◆ **TASK INSTRUCTIONS**:
The answer must consist solely of the lines below starting at the one containing "Montessori Felt Busy" and ending at the one containing "SSD ADATA SU650", repeated exactly, with both ends included and all pictures omitted.

[RECORDS SUPPLIED Boundary: Start]

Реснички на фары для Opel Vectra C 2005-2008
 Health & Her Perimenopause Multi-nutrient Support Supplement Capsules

[RECORDS SUPPLIED Boundary: End]
[RECORDS SUPPLIED Boundary: Start]

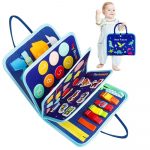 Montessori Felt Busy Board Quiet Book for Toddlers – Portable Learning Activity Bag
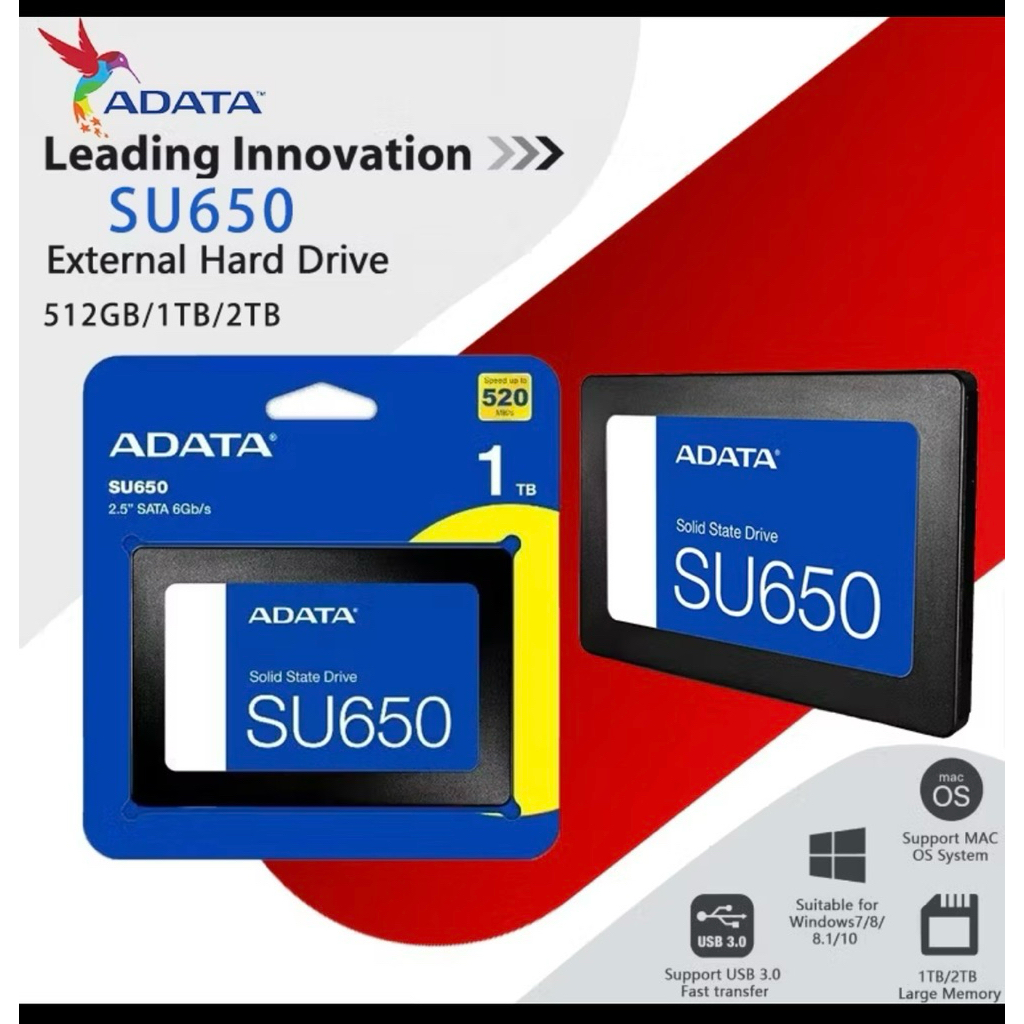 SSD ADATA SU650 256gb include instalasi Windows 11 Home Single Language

[RECORDS SUPPLIED Boundary: End]

◆ **TASK RESPONSE**:
 Montessori Felt Busy Board Quiet Book for Toddlers – Portable Learning Activity Bag
 SSD ADATA SU650 256gb include instalasi Windows 11 Home Single Language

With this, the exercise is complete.